How to downsample audio recorded from mic realtime

2020-07-30 00:55发布

问题:

I am using following javascript to record audio and send it to a websocket server:

const recordAudio = () =>
    new Promise(async resolve => {

        const constraints = {
            audio: {
                sampleSize: 16,
                channelCount: 1,
                sampleRate: 8000
            },
            video: false
        };

        var mediaRecorder;
        const stream = await navigator.mediaDevices.getUserMedia(constraints);

        var options = {
            audioBitsPerSecond: 128000,
            mimeType: 'audio/webm;codecs=pcm'
        };
        mediaRecorder = new MediaRecorder(stream, options);
        var track = stream.getAudioTracks()[0];
        var constraints2 = track.getConstraints();
        var settings = track.getSettings();


        const audioChunks = [];

        mediaRecorder.addEventListener("dataavailable", event => {
            audioChunks.push(event.data);
            webSocket.send(event.data);
        });

        const start = () => mediaRecorder.start(30);

        const stop = () =>
            new Promise(resolve => {
                mediaRecorder.addEventListener("stop", () => {
                    const audioBlob = new Blob(audioChunks);
                    const audioUrl = URL.createObjectURL(audioBlob);


        const audio = new Audio(audioUrl);
                const play = () => audio.play();
                resolve({
                    audioBlob,
                    audioUrl,
                    play
                });
            });

            mediaRecorder.stop();
        });

    resolve({
        start,
        stop
    });
});

This is for realtime STT and the websocket server refused to send any response.
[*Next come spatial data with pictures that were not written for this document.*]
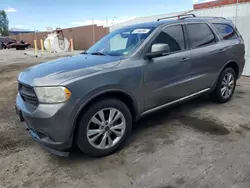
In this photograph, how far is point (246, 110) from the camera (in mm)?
4508

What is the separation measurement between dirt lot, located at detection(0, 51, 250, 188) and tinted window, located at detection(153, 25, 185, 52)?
1.28m

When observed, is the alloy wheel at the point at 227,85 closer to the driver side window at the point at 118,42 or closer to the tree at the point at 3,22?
the driver side window at the point at 118,42

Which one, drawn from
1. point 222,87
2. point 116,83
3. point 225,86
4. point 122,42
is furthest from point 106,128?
point 225,86

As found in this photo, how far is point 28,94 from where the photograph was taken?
9.40 ft

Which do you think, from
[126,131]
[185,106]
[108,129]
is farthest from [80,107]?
[185,106]

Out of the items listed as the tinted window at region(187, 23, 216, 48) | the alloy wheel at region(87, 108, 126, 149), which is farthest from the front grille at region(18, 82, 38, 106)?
the tinted window at region(187, 23, 216, 48)

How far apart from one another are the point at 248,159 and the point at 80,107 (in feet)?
6.89

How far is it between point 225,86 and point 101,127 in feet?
10.1

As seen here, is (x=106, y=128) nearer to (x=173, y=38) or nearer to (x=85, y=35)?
(x=173, y=38)

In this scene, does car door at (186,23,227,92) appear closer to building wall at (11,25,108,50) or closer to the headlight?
the headlight

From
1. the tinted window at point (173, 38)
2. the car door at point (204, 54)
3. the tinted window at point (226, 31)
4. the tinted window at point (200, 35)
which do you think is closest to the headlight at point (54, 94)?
the tinted window at point (173, 38)

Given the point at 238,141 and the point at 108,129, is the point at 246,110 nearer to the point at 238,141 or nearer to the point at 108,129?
the point at 238,141

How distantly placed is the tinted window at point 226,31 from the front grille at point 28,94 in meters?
3.62

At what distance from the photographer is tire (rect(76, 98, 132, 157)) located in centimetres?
278
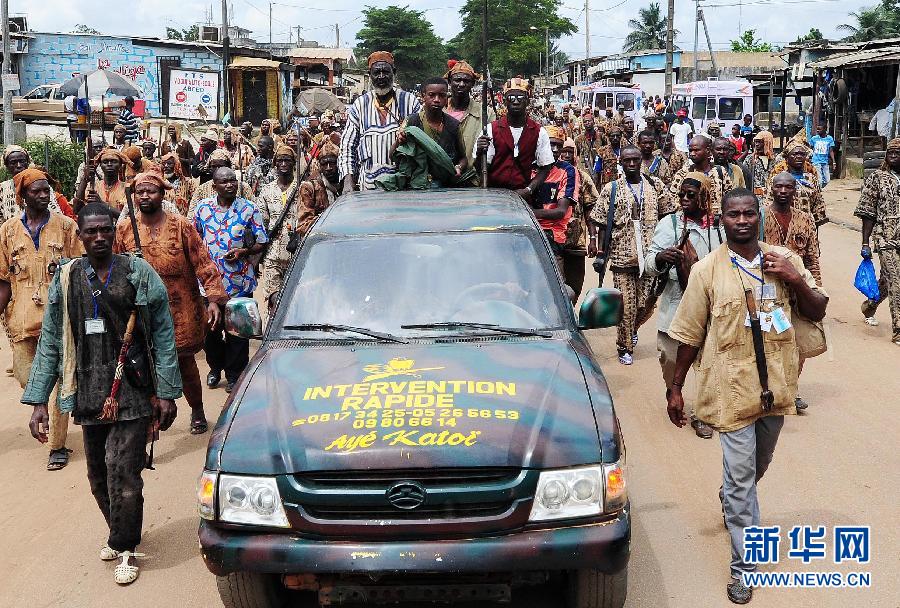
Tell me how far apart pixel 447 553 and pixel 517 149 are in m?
5.11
I checked by debugging that the sampleRate is not changing to 8Khz.Upon researching, I found out that this is a known bug on both chrome and firefox. I found some other resources like stackoverflow1 and IBM_STT but I have no idea on how to adapt it to my code. The above helpful resources refers to buffer but all i have is mediaStream(stream) and event.data(blob) in my code. I am new to both javascript and Audio Api, so please pardon me if i did something wrong.

If this helps, I have an equivalent code of python to send data from mic to websocket server which works. Library used = Pyaudio. Code :

 p = pyaudio.PyAudio()
 stream = p.open(format="pyaudio.paInt16",
                        channels=1,
                        rate= 8000,
                        input=True,
                        frames_per_buffer=10)

 print("* recording, please speak")

 packet_size = int((30/1000)*8000)  # normally 240 packets or 480 bytes

 frames = []

        #while True:
 for i in range(0, 1000):
     packet = stream.read(packet_size)
     ws.send(packet, binary=True)

回答1:

To do realtime downsampling follow these steps:

  1. First get stream instance using this:

    const stream = await navigator.mediaDevices.getUserMedia(constraints);
    
  2. Create media stream source from this stream.

    var input = audioContext.createMediaStreamSource(stream);
    
  3. Create script Processor so that you can play with buffers. I am going to create a script processor which takes 4096 samples from the stream at a time, continuously, has 1 input channel and 1 output channel.

    var scriptNode = audioContext.createScriptProcessor(4096, 1, 1);
    
  4. Connect your input with scriptNode. You can connect script Node to the destination as per your requirement.

        input.connect(scriptNode);
        scriptNode.connect(audioContext.destination);
    
  5. Now there is a function onaudioprocess in scriptProcessor where you can do whatever you want with 4096 samples. var downsample will contain (1/sampling ratio) number of packets. floatTo16BitPCM will convert that to your required format since the original data is in 32 bit float format.

       var inputBuffer = audioProcessingEvent.inputBuffer;
        // The output buffer contains the samples that will be modified and played
        var outputBuffer = audioProcessingEvent.outputBuffer;
    
        // Loop through the output channels (in this case there is only one)
        for (var channel = 0; channel < outputBuffer.numberOfChannels; channel++) {
            var inputData = inputBuffer.getChannelData(channel);
            var outputData = outputBuffer.getChannelData(channel);
    
    
    
            var downsampled = downsample(inputData);
            var sixteenBitBuffer = floatTo16BitPCM(downsampled);
          }
    
  6. Your sixteenBitBuffer will contain the data you require.

    Functions for downsampling and floatTo16BitPCM are explained in this link of Watson API:IBM Watson Speech to Text Api

You won't need MediaRecorder instance. Watson API is opensource and you can look for a better streamline approach on how they implemented it for their use case. You should be able to salvage important functions from their code.